Records from a data source:
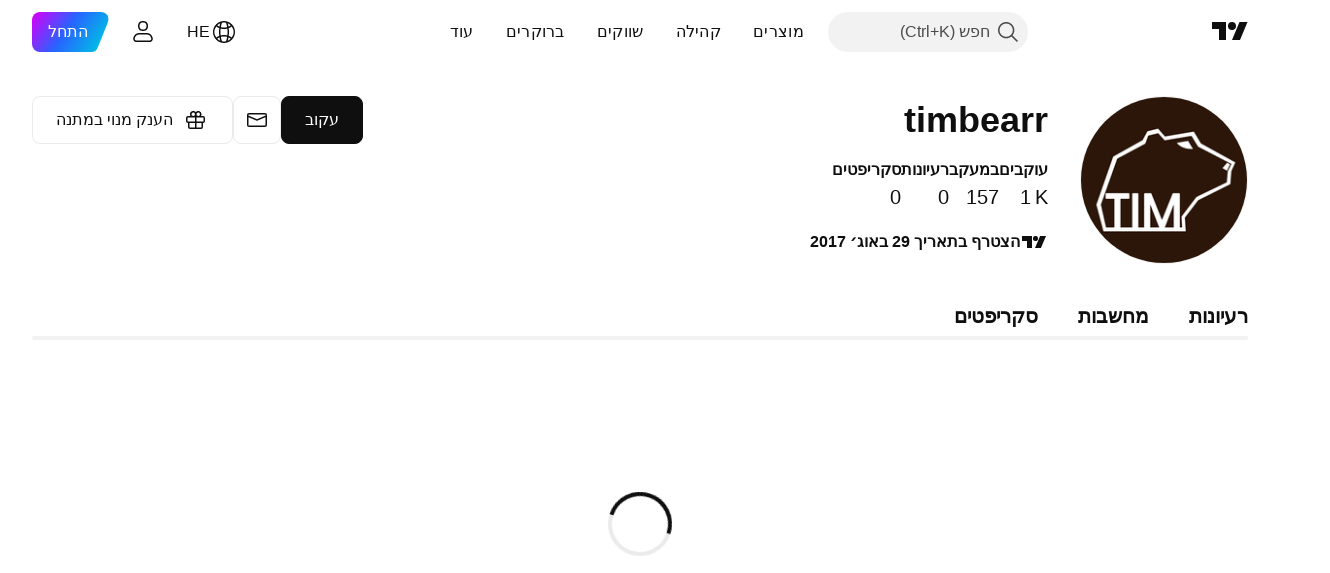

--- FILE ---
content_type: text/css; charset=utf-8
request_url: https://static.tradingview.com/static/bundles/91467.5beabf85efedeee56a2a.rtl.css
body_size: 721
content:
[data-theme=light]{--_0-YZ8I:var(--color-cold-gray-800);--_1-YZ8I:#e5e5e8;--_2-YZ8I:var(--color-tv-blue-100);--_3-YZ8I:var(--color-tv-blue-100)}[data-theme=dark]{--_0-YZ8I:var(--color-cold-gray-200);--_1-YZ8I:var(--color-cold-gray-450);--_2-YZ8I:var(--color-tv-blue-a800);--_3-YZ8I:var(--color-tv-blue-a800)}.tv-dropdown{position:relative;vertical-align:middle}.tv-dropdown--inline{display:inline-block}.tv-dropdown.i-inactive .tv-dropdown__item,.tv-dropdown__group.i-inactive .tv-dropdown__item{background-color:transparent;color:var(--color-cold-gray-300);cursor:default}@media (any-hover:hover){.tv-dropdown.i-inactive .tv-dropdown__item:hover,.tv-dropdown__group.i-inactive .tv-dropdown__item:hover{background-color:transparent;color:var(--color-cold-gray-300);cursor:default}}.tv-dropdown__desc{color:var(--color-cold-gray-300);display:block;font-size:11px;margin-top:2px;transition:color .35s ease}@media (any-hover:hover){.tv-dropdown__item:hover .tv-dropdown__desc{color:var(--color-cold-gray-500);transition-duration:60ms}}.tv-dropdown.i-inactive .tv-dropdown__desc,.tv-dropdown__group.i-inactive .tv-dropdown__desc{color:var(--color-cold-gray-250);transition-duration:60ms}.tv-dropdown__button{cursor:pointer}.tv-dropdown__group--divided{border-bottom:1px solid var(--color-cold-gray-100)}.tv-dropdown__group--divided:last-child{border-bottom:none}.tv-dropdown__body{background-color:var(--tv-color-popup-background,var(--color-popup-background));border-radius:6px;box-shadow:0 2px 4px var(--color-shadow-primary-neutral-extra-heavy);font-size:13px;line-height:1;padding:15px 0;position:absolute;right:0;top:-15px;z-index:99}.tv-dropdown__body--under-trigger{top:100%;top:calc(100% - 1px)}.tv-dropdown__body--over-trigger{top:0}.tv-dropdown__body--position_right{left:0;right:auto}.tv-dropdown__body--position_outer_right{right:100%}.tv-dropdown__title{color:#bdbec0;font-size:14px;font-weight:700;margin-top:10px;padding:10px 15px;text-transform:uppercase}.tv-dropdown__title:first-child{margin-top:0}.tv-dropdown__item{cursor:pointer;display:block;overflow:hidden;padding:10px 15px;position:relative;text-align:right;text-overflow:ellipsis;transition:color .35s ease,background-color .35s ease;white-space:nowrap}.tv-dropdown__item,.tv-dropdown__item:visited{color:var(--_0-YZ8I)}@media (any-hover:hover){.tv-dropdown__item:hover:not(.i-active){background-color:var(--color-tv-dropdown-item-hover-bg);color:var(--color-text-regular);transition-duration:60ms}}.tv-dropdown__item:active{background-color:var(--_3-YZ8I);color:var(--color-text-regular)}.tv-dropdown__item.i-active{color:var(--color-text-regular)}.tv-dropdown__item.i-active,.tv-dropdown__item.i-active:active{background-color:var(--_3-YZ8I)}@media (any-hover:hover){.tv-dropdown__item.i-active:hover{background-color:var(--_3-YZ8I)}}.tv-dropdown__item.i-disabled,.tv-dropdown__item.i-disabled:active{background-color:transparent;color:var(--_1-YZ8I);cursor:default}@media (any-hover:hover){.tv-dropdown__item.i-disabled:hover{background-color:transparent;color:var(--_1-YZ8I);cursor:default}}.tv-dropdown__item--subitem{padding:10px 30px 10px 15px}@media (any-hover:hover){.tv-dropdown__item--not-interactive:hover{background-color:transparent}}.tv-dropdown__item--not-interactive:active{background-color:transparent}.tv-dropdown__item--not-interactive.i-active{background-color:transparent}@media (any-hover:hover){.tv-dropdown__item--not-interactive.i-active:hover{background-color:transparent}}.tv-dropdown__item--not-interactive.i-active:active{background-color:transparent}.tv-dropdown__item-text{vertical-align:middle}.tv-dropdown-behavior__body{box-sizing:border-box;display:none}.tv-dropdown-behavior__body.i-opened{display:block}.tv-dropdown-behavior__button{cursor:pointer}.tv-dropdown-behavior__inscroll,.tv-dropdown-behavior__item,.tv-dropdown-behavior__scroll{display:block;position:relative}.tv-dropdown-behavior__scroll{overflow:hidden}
---
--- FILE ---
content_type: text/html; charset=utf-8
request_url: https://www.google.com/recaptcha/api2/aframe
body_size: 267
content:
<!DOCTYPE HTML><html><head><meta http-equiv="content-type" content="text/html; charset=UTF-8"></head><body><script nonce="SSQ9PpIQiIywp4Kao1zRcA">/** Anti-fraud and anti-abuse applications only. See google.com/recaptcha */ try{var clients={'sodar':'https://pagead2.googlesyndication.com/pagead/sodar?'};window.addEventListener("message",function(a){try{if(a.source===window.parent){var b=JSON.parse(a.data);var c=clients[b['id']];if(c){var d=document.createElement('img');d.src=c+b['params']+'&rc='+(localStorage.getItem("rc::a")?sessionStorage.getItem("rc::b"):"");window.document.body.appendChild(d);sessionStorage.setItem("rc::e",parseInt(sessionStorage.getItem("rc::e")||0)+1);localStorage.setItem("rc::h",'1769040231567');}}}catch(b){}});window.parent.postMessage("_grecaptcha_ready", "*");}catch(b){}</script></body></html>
--
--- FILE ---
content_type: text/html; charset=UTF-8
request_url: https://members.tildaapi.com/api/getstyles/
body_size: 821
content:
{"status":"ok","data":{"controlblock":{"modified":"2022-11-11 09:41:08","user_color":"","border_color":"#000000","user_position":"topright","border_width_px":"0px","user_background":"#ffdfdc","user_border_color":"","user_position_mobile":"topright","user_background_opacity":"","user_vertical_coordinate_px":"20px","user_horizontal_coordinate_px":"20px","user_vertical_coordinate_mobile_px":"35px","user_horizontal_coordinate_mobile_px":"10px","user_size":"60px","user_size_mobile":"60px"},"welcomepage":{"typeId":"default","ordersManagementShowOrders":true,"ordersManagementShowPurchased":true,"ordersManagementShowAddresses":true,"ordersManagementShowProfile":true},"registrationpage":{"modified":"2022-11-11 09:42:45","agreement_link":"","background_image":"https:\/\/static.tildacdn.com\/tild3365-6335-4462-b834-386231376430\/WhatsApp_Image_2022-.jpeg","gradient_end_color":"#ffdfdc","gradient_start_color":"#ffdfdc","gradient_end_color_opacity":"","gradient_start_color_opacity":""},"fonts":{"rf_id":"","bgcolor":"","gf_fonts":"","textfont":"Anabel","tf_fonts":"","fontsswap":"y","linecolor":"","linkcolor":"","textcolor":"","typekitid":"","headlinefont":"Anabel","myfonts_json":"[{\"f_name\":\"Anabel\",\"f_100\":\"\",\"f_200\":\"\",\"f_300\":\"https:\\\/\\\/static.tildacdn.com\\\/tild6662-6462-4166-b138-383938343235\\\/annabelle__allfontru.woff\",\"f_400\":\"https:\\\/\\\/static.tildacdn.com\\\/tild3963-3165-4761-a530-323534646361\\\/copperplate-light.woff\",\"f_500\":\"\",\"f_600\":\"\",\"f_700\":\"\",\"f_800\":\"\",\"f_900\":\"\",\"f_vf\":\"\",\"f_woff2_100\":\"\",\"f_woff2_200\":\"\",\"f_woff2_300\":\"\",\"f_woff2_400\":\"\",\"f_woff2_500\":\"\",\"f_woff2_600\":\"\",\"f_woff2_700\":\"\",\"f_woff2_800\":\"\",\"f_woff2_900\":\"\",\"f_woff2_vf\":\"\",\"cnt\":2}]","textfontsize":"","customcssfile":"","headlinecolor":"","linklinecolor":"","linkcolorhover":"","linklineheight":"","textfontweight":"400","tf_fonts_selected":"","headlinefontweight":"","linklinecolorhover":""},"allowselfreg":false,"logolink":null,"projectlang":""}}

* **Problem details**:
What lines above hold the word "charset"? List them all.

* **The answer**:
content_type: text/css; charset=utf-8
content_type: text/html; charset=utf-8
<!DOCTYPE HTML><html><head><meta http-equiv="content-type" content="text/html; charset=UTF-8"></head><body><script nonce="SSQ9PpIQiIywp4Kao1zRcA">/** Anti-fraud and anti-abuse applications only. See google.com/recaptcha */ try{var clients={'sodar':'https://pagead2.googlesyndication.com/pagead/sodar?'};window.addEventListener("message",function(a){try{if(a.source===window.parent){var b=JSON.parse(a.data);var c=clients[b['id']];if(c){var d=document.createElement('img');d.src=c+b['params']+'&rc='+(localStorage.getItem("rc::a")?sessionStorage.getItem("rc::b"):"");window.document.body.appendChild(d);sessionStorage.setItem("rc::e",parseInt(sessionStorage.getItem("rc::e")||0)+1);localStorage.setItem("rc::h",'1769040231567');}}}catch(b){}});window.parent.postMessage("_grecaptcha_ready", "*");}catch(b){}</script></body></html>
content_type: text/html; charset=UTF-8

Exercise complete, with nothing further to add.